When can יותר מדי fit better? If, for example, I want to say that the dress is way too short, I will use השמלה קצרה הרבה יותר מדי.


----------



## sawyeric1

So you're saying they're (מדי vs. יותר מדי) completely interchangeable, right? 
Then is one used more often than the other? If you had to give percentages for how much each one is used, what would you say?


----------



## TalomedIvrit

השמלה קצרה מדי


השמלה יותר מדי קצרה


Can the word order be reversed in either of these sentences?  That is, can one say either of the following:


השמלה מדי קצרה


השמלה יותר קצרה מדי


Of the four possibilities, which are the most common in spoken language?


----------



## bazq

השמלה קצרה מדי
השמלה יותר מדי קצרה
השמלה קצרה יותר מדי
These 3 are the most common.

השמלה מדי קצרה can be heard, especially when מדי is stressed ("the dress is TOO short"). Personally, I don't like it, it sounds bad. Either way, it's the least used form.

השמלה יותר קצרה מדי is ungrammatical.


----------



## sawyeric1

Is it the same with verbs? 

This is from Pimsleur:

?אולי אתה עובד יותר מדי
Maybe you’re working too much?

So you could also say "?אולי אתה עובד מדי"?


----------



## shalom00

No.


----------



## amikama

?אולי אתה עובד יותר מדי 
?אולי אתה עובד מדי


----------



## sawyeric1

Google Translate says that "יותר מדי" can mean "too much", but can just מדי by itself - as in "זה מדי" (That's too much)?
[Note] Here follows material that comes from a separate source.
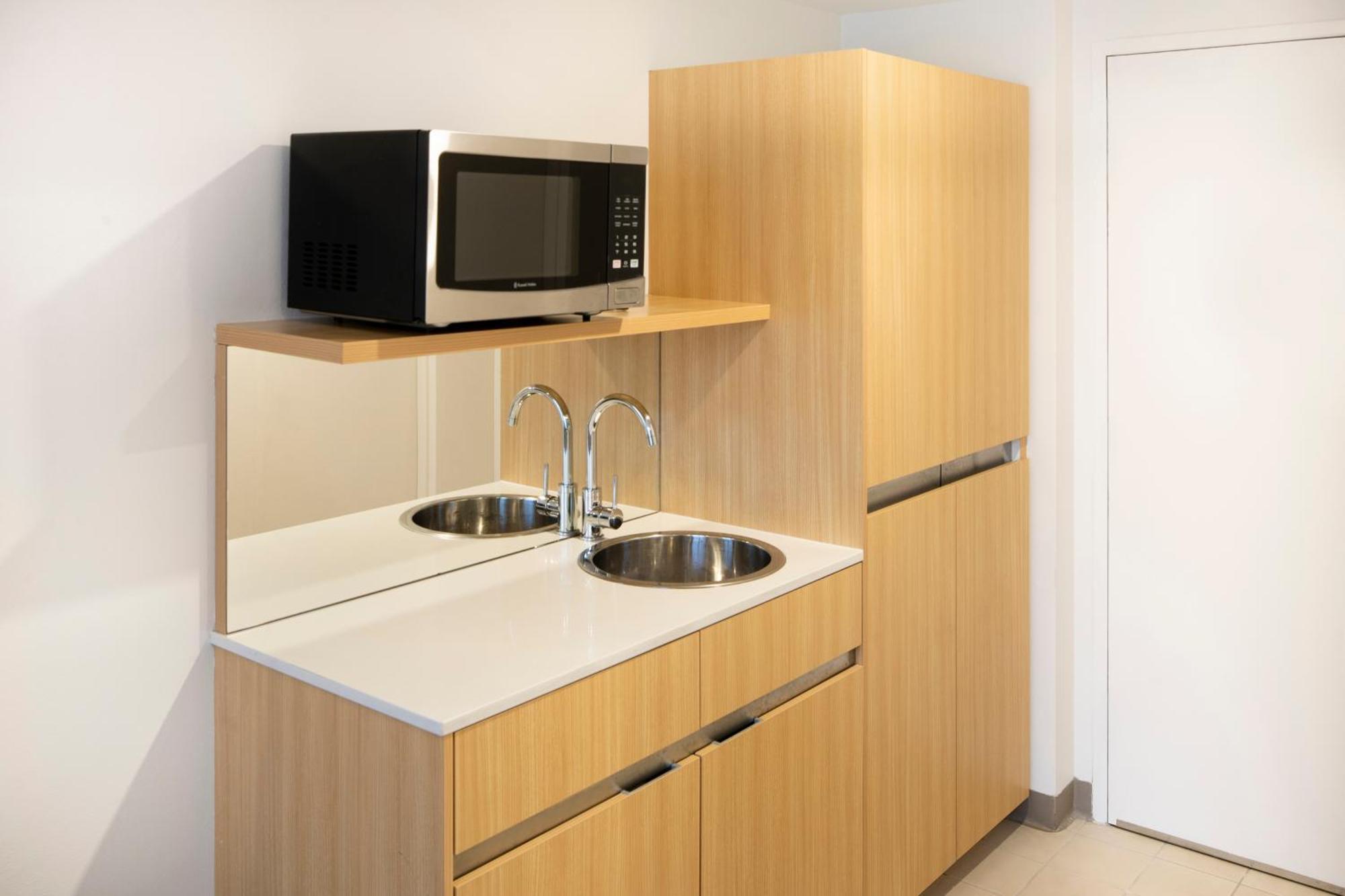 Mercure Sydney Bankstown Екстер'єр фото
The logic behind these words is confusing, because how does it add anything to put יותר if מדי by itself already expresses "too / more than enough"? - then you get "more too / more more than enough", which are weird things to say


----------



## oopqoo

Since מדי means "too" in this sense what you're saying is literally:
אולי אתה עובד מדי?
Maybe you work too?
And mind you, the "too" here is of course the "too" that makes adjectives superlative, not the "too" that means "as well". So you are missing a word here.
I'm pretty sure the word מדי is literally מ+די which means "than enough". So יותר מדי is literally "more than enough" - but idiomatically it's "too much". So just think of the literal meaning and how it wouldn't fit your sentence:
אולי אתה עובד יותר מדי?
Maybe you work than enough?


----------



## Drink

oopqoo said:


> Since מדי means "too" in this sense what you're saying is literally:
> אולי אתה עובד מדי?
> Maybe you work too?
> And mind you, the "too" here is of course the "too" that makes adjectives superlative, not the "too" that means "as well".
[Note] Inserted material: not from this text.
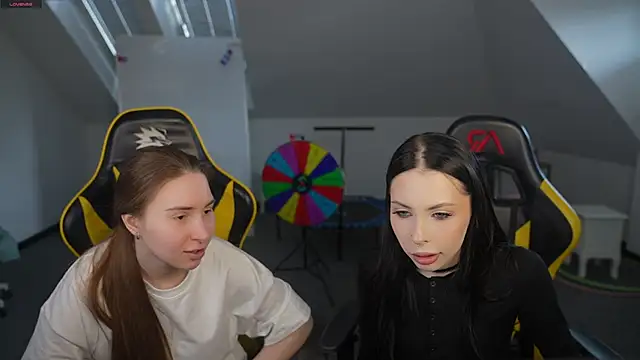 VivianSweet  online show from 04-12-26, 10:40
You can't use the word "too" like this in English. "Too" in this sense must be followed by an adjective or adverb. In this case, you have to say "too much".


----------



## oopqoo

Yes that's what I'm trying to show - that the resultant sentence is erroneous both in English and in Hebrew.


----------



## Drink

Oh sorry I misunderstood.


----------